Data management API

This document describes the data management API endpoints for Apache Druid. This includes information on how to mark segments as used or unused and delete them from Druid.

Note for Coordinator’s POST and DELETE APIs

While segments may be enabled by issuing POST requests for the datasources, the Coordinator may again disable segments if they match any configured drop rules. Even if segments are enabled by these APIs, you must configure a load rule to load them onto Historical processes. If an indexing or kill task runs at the same time these APIs are invoked, the behavior is undefined. Some segments might be killed and others might be enabled. It’s also possible that all segments might be disabled, but the indexing task can still read data from those segments and succeed.

Data management - 图1info

Avoid using indexing or kill tasks and these APIs at the same time for the same datasource and time chunk.

POST /druid/coordinator/v1/datasources/{dataSourceName}

Marks as used all segments belonging to a datasource. Returns a JSON object of the form {"numChangedSegments": <number>} with the number of segments in the database whose state has been changed (that is, the segments were marked as used) as the result of this API call.

POST /druid/coordinator/v1/datasources/{dataSourceName}/segments/{segmentId}

Marks as used a segment of a datasource. Returns a JSON object of the form {"segmentStateChanged": <boolean>} with the boolean indicating if the state of the segment has been changed (that is, the segment was marked as used) as the result of this API call.

POST /druid/coordinator/v1/datasources/{dataSourceName}/markUsed

POST /druid/coordinator/v1/datasources/{dataSourceName}/markUnused

Marks segments (un)used for a datasource by interval or set of segment Ids. When marking used only segments that are not overshadowed will be updated.

The request payload contains the interval or set of segment IDs to be marked unused. Either interval or segment IDs should be provided, if both or none are provided in the payload, the API would throw an error (400 BAD REQUEST).

Interval specifies the start and end times as IS0 8601 strings. interval=(start/end) where start and end both are inclusive and only the segments completely contained within the specified interval will be disabled, partially overlapping segments will not be affected.

JSON Request Payload:

KeyDescriptionExample
intervalThe interval for which to mark segments unused“2015-09-12T03:00:00.000Z/2015-09-12T05:00:00.000Z”
segmentIdsSet of segment IDs to be marked unused[“segmentId1”, “segmentId2”]

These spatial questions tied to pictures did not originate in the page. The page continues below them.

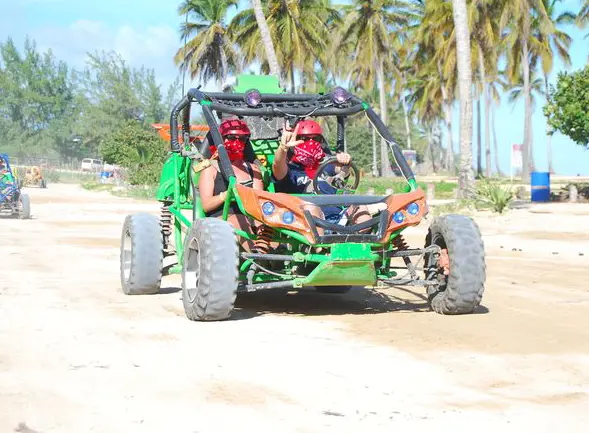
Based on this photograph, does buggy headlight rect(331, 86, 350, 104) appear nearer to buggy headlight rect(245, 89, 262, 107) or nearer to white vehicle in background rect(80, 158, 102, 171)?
buggy headlight rect(245, 89, 262, 107)

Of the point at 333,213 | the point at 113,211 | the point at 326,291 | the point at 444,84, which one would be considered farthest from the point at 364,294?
the point at 444,84

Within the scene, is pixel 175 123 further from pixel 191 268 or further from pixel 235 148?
pixel 191 268

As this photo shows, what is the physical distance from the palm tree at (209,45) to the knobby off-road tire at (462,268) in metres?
43.2

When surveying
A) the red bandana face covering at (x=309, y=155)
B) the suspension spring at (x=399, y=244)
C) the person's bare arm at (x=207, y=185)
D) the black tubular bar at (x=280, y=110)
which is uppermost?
the black tubular bar at (x=280, y=110)

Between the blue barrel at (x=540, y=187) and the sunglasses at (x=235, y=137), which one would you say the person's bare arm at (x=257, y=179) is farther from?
the blue barrel at (x=540, y=187)

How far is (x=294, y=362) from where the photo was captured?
5672 mm

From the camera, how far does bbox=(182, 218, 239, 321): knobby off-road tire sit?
6.91 metres

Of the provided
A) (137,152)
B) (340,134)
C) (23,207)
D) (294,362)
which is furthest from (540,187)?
(137,152)

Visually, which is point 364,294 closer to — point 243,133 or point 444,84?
point 243,133

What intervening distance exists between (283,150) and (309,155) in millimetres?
510

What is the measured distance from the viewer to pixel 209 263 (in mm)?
6902

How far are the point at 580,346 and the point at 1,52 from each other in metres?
106

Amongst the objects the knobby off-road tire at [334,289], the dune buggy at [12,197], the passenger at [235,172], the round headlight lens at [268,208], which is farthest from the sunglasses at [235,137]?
the dune buggy at [12,197]

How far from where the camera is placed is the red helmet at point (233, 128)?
7.94 m
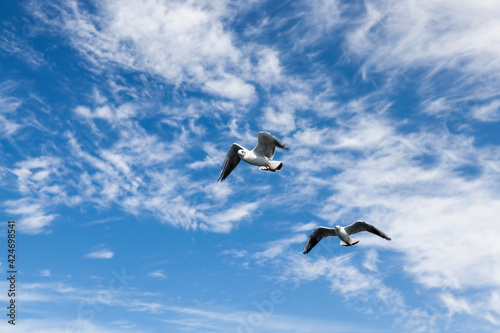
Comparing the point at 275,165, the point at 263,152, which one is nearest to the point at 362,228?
the point at 275,165

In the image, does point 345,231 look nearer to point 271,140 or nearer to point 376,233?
point 376,233

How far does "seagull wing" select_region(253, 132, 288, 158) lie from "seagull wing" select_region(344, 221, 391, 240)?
7.79 meters

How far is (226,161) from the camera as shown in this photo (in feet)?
104

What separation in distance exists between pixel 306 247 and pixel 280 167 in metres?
7.79

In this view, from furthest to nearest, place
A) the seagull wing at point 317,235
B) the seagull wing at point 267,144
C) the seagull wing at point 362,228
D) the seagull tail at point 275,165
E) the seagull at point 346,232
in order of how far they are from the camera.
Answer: the seagull wing at point 317,235 → the seagull at point 346,232 → the seagull wing at point 362,228 → the seagull tail at point 275,165 → the seagull wing at point 267,144

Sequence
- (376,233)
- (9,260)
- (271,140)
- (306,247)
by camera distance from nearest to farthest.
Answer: (9,260), (271,140), (376,233), (306,247)

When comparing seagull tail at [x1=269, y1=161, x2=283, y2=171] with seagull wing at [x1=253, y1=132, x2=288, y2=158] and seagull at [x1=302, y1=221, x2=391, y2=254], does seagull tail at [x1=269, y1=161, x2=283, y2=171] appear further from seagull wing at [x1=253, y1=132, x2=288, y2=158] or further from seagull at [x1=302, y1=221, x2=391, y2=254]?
seagull at [x1=302, y1=221, x2=391, y2=254]

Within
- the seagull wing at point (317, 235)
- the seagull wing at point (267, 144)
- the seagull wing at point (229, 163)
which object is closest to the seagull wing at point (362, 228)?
the seagull wing at point (317, 235)

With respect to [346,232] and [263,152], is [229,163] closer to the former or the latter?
[263,152]

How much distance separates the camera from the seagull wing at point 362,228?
101 ft

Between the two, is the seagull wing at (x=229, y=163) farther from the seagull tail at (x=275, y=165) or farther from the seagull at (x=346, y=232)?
the seagull at (x=346, y=232)

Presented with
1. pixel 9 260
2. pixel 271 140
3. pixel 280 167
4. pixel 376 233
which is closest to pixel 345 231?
pixel 376 233

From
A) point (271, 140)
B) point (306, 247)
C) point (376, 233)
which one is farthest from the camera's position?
point (306, 247)

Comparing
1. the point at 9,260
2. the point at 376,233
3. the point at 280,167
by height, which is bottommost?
the point at 9,260
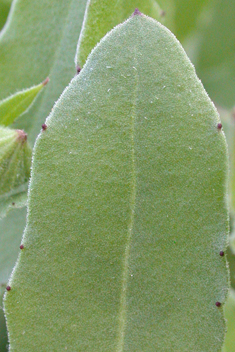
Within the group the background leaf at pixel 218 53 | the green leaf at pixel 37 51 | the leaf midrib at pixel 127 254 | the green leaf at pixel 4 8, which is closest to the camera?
the leaf midrib at pixel 127 254

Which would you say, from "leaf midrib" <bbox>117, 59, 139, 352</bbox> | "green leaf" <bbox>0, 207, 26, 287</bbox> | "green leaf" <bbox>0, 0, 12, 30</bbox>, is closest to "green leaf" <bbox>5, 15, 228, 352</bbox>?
"leaf midrib" <bbox>117, 59, 139, 352</bbox>

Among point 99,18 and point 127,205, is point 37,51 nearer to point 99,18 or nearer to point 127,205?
point 99,18

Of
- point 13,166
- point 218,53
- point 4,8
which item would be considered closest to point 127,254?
point 13,166

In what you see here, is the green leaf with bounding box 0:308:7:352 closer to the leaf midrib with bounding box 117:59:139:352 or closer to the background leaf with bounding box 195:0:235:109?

DELETE /druid/coordinator/v1/datasources/{dataSourceName}

Marks as unused all segments belonging to a datasource. Returns a JSON object of the form {"numChangedSegments": <number>} with the number of segments in the database whose state has been changed (that is, the segments were marked as unused) as the result of this API call.

DELETE /druid/coordinator/v1/datasources/{dataSourceName}/intervals/{interval} @Deprecated. /druid/coordinator/v1/datasources/{dataSourceName}?kill=true&interval={myInterval}

Runs a Kill task for a given interval and datasource.

DELETE /druid/coordinator/v1/datasources/{dataSourceName}/segments/{segmentId}

Marks as unused a segment of a datasource. Returns a JSON object of the form {"segmentStateChanged": <boolean>} with the boolean indicating if the state of the segment has been changed (that is, the segment was marked as unused) as the result of this API call.